> [SOURCE PASSAGE]:
Skip to main content

Data synchronisation

About 8 min

Data synchronisation

Data synchronisation is a typical requirement of industrial IoT. Through the data synchronisation mechanism, data sharing between IoTDBs can be achieved, and a complete data link can be built to meet the needs of intranet and extranet data interoperability, end-to-end cloud synchronisation, data migration, data backup, and so on.

Introduction

Synchronisation Task Overview

A data synchronisation task consists of 2 phases:

  • Source phase: This part is used to extract data from the source IoTDB, which is defined in the source part of the SQL statement.
  • Sink phase: This part is used to send data to the target IoTDB and is defined in the sink part of the SQL statement.

Flexible data synchronisation capabilities can be achieved by declaratively configuring the specifics of the 2 sections through SQL statements.

Synchronisation Task - Create

Use the CREATE PIPE statement to create a data synchronisation task, the following attributes PipeId and sink are mandatory, source and processor are optional, when entering the SQL note that the order of the SOURCE and SINK plugins are not interchangeable.

The SQL example is as follows:

CREATE PIPE <PipeId> -- PipeId is the name that uniquely identifies the task.
-- Data Extraction Plugin, Required Plugin
WITH SOURCE (
  [<parameter> = <value>,], [<value>,]
-- Data connection plugin, required
WITH SINK (
  [<parameter> = <value>,], -- data connection plugin, required.
)

> [COLLECTED MATERIAL]:
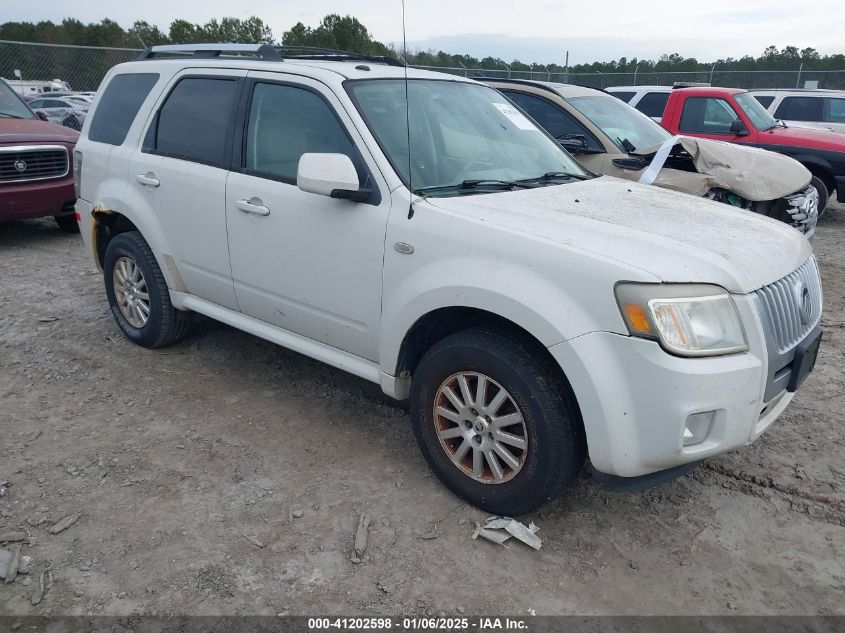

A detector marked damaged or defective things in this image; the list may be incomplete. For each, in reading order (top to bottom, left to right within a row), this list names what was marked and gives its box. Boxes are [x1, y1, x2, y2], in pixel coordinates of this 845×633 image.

damaged white vehicle [76, 47, 820, 516]
damaged white vehicle [488, 79, 816, 237]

> [WORK INSTRUCTION]:
Copy out the data synchronisation page above in full, word for word.

> [TASK RESULT]:
Skip to main content

Data synchronisation

About 8 min

Data synchronisation

Data synchronisation is a typical requirement of industrial IoT. Through the data synchronisation mechanism, data sharing between IoTDBs can be achieved, and a complete data link can be built to meet the needs of intranet and extranet data interoperability, end-to-end cloud synchronisation, data migration, data backup, and so on.

Introduction

Synchronisation Task Overview

A data synchronisation task consists of 2 phases:

  • Source phase: This part is used to extract data from the source IoTDB, which is defined in the source part of the SQL statement.
  • Sink phase: This part is used to send data to the target IoTDB and is defined in the sink part of the SQL statement.

Flexible data synchronisation capabilities can be achieved by declaratively configuring the specifics of the 2 sections through SQL statements.

Synchronisation Task - Create

Use the CREATE PIPE statement to create a data synchronisation task, the following attributes PipeId and sink are mandatory, source and processor are optional, when entering the SQL note that the order of the SOURCE and SINK plugins are not interchangeable.

The SQL example is as follows:

CREATE PIPE <PipeId> -- PipeId is the name that uniquely identifies the task.
-- Data Extraction Plugin, Required Plugin
WITH SOURCE (
  [<parameter> = <value>,], [<value>,]
-- Data connection plugin, required
WITH SINK (
  [<parameter> = <value>,], -- data connection plugin, required.
)